TASK PROMPT: Below, some lines carry pictures; leave those pictures out and retype exactly the lines from the one with "ABE CZH1691 Brake Caliper" through the one with "Baby Care Mother Diaper Bag".

DATA UNDER STUDY:
- - - -

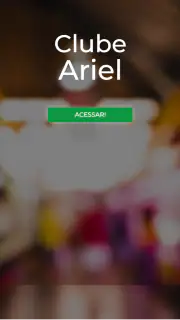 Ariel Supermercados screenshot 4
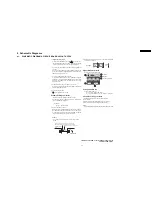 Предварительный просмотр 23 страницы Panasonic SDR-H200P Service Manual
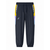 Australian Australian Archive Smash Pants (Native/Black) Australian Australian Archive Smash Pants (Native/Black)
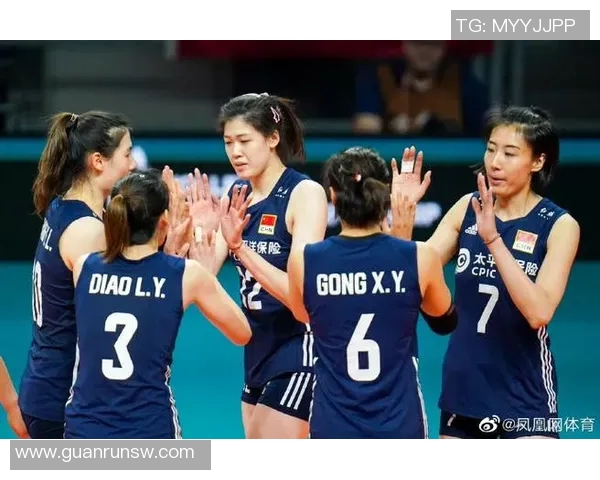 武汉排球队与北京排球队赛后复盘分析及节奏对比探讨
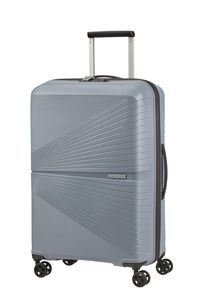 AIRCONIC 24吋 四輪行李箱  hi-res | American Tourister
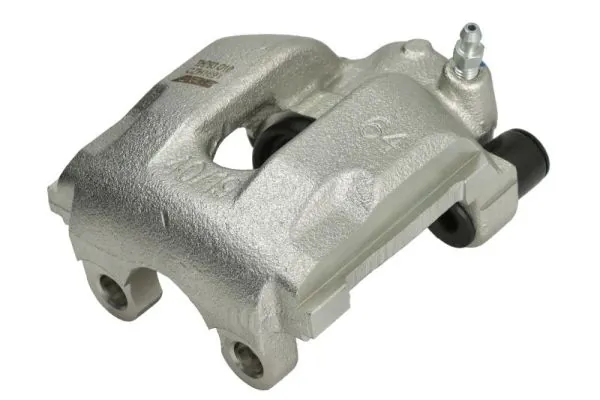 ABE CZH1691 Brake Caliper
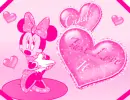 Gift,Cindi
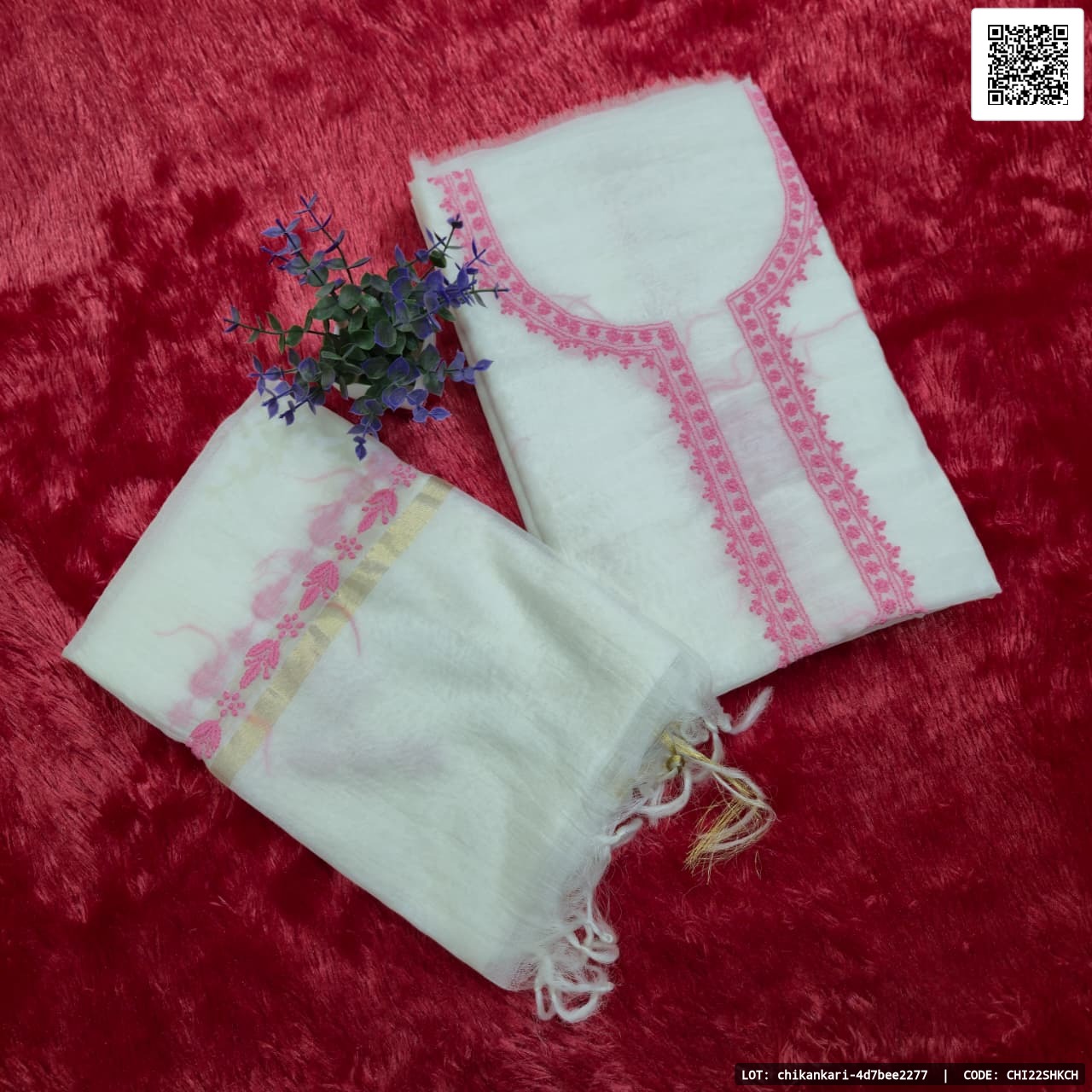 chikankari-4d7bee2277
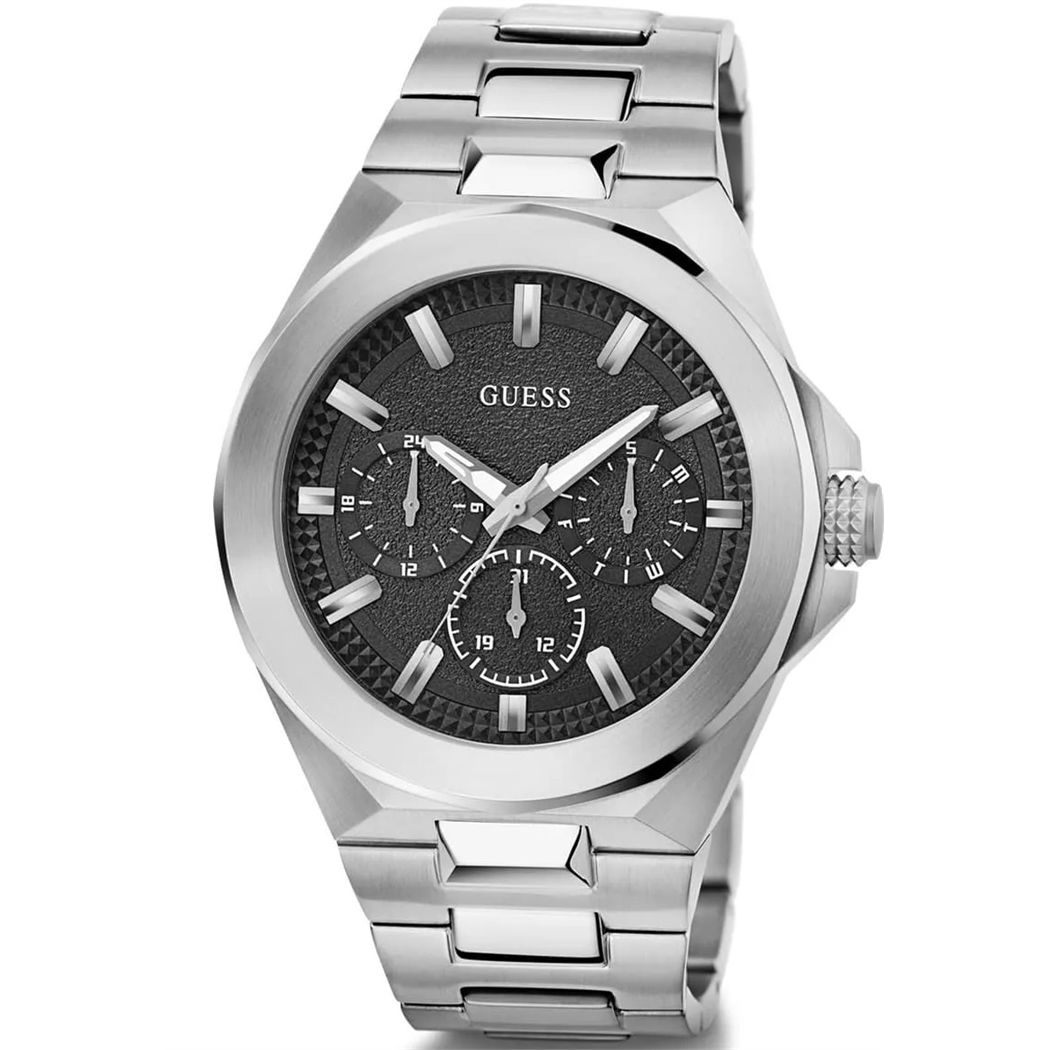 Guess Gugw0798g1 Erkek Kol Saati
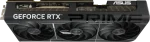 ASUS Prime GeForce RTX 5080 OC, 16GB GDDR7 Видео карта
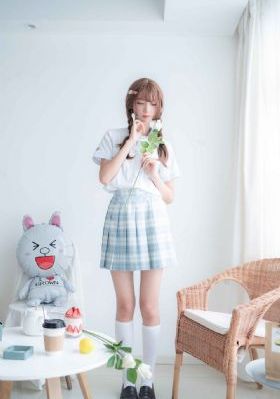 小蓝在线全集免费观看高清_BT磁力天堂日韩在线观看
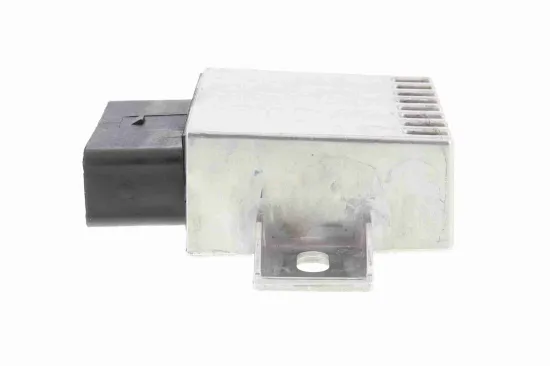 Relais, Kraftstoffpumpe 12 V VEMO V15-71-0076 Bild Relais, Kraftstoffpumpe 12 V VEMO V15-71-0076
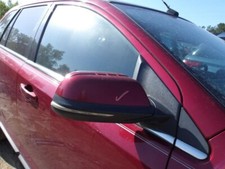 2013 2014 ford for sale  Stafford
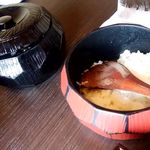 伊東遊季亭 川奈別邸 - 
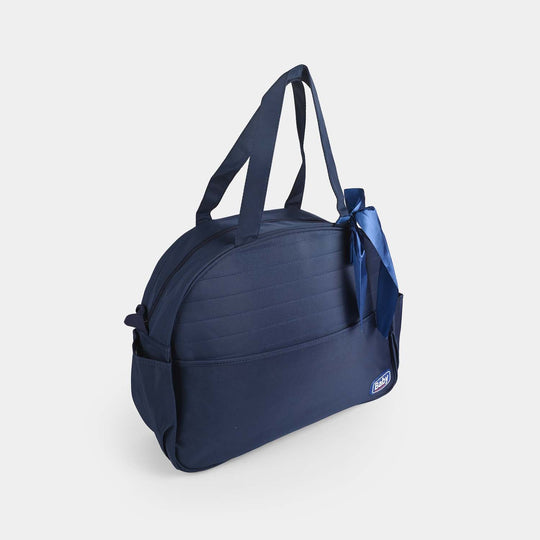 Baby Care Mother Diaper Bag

- - - -

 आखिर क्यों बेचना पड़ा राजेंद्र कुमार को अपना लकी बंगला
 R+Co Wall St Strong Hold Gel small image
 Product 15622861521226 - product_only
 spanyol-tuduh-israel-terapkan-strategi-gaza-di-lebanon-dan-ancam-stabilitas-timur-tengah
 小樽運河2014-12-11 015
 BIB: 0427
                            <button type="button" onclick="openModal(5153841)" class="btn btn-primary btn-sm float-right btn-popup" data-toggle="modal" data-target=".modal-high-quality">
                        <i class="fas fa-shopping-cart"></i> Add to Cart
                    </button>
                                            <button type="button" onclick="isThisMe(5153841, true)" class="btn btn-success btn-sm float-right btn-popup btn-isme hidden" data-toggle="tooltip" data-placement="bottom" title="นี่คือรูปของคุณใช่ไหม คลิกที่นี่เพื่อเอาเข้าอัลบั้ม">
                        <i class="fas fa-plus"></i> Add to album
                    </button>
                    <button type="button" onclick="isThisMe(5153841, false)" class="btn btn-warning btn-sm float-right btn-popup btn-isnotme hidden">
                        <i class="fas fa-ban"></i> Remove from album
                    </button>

- - - -

EXERCISE RESULT:
 ABE CZH1691 Brake Caliper
 Gift,Cindi
 chikankari-4d7bee2277
 Guess Gugw0798g1 Erkek Kol Saati
 ASUS Prime GeForce RTX 5080 OC, 16GB GDDR7 Видео карта
 小蓝在线全集免费观看高清_BT磁力天堂日韩在线观看
 Relais, Kraftstoffpumpe 12 V VEMO V15-71-0076 Bild Relais, Kraftstoffpumpe 12 V VEMO V15-71-0076
 2013 2014 ford for sale  Stafford
 伊東遊季亭 川奈別邸 - 
 Baby Care Mother Diaper Bag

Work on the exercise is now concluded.